The Scotsman: All eyes on Shell as results are unveiled
BY JAMES ASHTON
DEPUTY CITY EDITOR
Monday 2nd February 04
SIR Philip Watts will face one of the toughest weeks of his two-and-a-half year tenure at the helm of oil giant Royal Dutch/Shell when he meets shareholders and the media on results day this Thursday.
Watts must explain to investors why the giant Anglo-Dutch group decided earlier this month to cut the estimate of its proven petroleum reserves by 20 per cent, a move which wiped more than £8 billion off the value of its twin share listing.
His decision not to take part in a telephone briefing after the announcement on 9 January enraged many shareholders.
The chairman of the committee of managing directors has since promised to be "at the forefront" of this week’s presentation, but this is unlikely to stop institutions from calling for a restructuring of Shell’s unwieldy executive structure.
Watts told staff recently that resignation was not on the agenda, but nobody in the company is more closely linked to the over-optimistic bookings, which took place between 1996 and 2001. For most of that period, Watts was running the company’s core exploration and production division.
Peter Hitchens, an analyst at broker Cheuvreux, said: "Shell looks like the accident prone one, the clumsy one of the pack. Watts is going to face a real grilling on Thursday."
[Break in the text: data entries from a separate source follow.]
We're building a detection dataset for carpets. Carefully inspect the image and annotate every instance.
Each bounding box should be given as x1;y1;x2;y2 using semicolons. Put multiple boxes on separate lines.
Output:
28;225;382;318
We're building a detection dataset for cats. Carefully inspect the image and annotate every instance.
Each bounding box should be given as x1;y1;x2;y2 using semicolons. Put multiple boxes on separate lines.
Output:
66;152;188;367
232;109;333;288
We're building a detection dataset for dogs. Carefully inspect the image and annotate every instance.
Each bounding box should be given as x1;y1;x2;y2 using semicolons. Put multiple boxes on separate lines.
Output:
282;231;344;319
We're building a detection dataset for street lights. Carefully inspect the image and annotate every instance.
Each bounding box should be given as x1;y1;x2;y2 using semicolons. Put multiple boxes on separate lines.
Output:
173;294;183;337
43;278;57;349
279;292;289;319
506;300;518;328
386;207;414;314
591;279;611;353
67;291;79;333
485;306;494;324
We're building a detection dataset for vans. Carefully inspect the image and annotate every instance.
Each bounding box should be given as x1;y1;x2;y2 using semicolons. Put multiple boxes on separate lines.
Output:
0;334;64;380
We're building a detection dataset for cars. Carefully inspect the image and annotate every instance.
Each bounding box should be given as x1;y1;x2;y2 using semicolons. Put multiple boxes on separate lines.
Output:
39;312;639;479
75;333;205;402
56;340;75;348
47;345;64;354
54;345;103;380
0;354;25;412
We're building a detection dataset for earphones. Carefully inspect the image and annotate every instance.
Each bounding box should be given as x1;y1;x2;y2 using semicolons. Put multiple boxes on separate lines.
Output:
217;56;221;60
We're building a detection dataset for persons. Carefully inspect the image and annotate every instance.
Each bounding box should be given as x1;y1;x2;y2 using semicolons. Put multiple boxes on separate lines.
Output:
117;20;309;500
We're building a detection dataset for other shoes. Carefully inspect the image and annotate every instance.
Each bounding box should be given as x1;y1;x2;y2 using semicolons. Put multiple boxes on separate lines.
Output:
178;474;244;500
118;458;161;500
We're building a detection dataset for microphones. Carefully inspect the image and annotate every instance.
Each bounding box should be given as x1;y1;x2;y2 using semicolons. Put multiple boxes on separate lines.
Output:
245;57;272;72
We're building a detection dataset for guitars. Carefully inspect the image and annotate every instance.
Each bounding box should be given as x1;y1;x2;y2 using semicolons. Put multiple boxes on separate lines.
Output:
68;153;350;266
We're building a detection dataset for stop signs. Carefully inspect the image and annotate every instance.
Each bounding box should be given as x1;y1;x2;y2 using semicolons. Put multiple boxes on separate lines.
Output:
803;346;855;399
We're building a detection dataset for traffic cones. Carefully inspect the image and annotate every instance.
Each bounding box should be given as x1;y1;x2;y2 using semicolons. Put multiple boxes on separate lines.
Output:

Bryan Johnston, a director at private client investment manager Bell Lawrie White, added: "With the crude price still at around $30 surely there must be some good news in the pipeline?"
The group is expected to report a 3 per cent drop in production growth when it posts full year and fourth quarter results. A further US$100 million (£55 million) of operational charges are set to dampen benefits arising from a strong operating environment.
Shell is predicted to report full-year and fourth quarter profits of $2.83bn (£1.55bn), against $2.78bn (£1.52bn) last time.